A week ago today, the Supreme Court came down in what will be noted as one of the most important decisions in recent memory. In finding that closely-held corporations have the right to free exercise of religion under the Religious Freedom Restoration Act (RFRA), these entities can thus seek exemptions from the contraception mandate. Although the majority opinion showed significant effort on the part of the Court to curtail RFRA-based exemptions to the contraception mandate and the contraception mandate only, it is clear that the Hobby Lobby case will have serious and significant impact.
Following the decision, Rabbi David Saperstein, Director of the Religious Action Center weighed in on the case, and what it means for religious freedom and RFRA, women’s rights and health, and the framework of civil rights law in this country.
- Jews Proud of Religious Freedom Act Despite Supreme Hobby Lobby Ruling – Forward.com
- Jewish groups stand by religious freedom law, but Supremes’ take divides them | Jewish Telegraphic Agency
- Jews divided on Hobby Lobby decision | Washington Jewish Week
- U.S. employers can decline to provide birth control with healthcare, Supreme Court rules – World Israel News | Haaretz
We have only just started to see the impact of the Hobby Lobby decision. Late last week, the Court applied its ruling to issue a preliminary injunction to Wheaton College, an evangelical institution that would fall under the contraception mandate’s accommodation. In considering whether the government furthered its compelling government interest of providing contraception in Hobby Lobby through the least restrictive means in Hobby Lobby, the Court found that the accommodation for religious non-profit organizations is a reasonable alternative for closely-held corporations, leaving it up to Congress and the Obama Administration. Either branch will have to take into account the need for accommodation and the need for women to access contraception.

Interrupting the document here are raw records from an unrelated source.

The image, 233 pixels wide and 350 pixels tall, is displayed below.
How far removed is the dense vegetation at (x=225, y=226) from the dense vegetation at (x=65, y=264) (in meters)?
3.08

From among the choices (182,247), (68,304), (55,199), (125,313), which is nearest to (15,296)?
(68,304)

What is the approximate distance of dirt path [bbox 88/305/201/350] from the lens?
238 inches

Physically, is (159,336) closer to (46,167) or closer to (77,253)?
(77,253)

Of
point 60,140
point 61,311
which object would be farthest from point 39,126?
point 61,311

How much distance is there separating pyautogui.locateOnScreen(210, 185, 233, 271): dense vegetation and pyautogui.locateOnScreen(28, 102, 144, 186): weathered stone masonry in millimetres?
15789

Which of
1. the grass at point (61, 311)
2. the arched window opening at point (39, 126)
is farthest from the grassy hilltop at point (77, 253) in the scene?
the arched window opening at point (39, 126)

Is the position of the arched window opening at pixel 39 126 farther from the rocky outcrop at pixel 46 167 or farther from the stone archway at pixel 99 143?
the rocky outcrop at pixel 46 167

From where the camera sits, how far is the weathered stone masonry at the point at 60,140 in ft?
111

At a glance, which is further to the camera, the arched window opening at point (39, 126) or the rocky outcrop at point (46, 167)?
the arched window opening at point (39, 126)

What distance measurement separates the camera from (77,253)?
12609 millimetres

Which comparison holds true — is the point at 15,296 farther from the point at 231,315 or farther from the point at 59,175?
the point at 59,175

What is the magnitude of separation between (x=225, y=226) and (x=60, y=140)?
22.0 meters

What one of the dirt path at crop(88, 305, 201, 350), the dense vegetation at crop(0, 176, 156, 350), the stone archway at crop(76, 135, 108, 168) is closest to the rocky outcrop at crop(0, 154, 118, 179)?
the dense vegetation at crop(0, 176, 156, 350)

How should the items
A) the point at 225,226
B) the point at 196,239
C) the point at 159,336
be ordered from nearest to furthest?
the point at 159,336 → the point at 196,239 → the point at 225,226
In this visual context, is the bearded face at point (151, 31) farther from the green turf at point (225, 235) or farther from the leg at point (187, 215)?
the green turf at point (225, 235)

However, Court’s reasoning in the preliminary injunction in this case found the accommodation to be too much of a burden, seemingly striking down the accommodation prong of the contraception mandate. Although the Court will not convene again until October 2014, we will continue to watch as the non-profit cases make their way to the Supreme Court, as well as further implications and effects of the Hobby Lobby decision.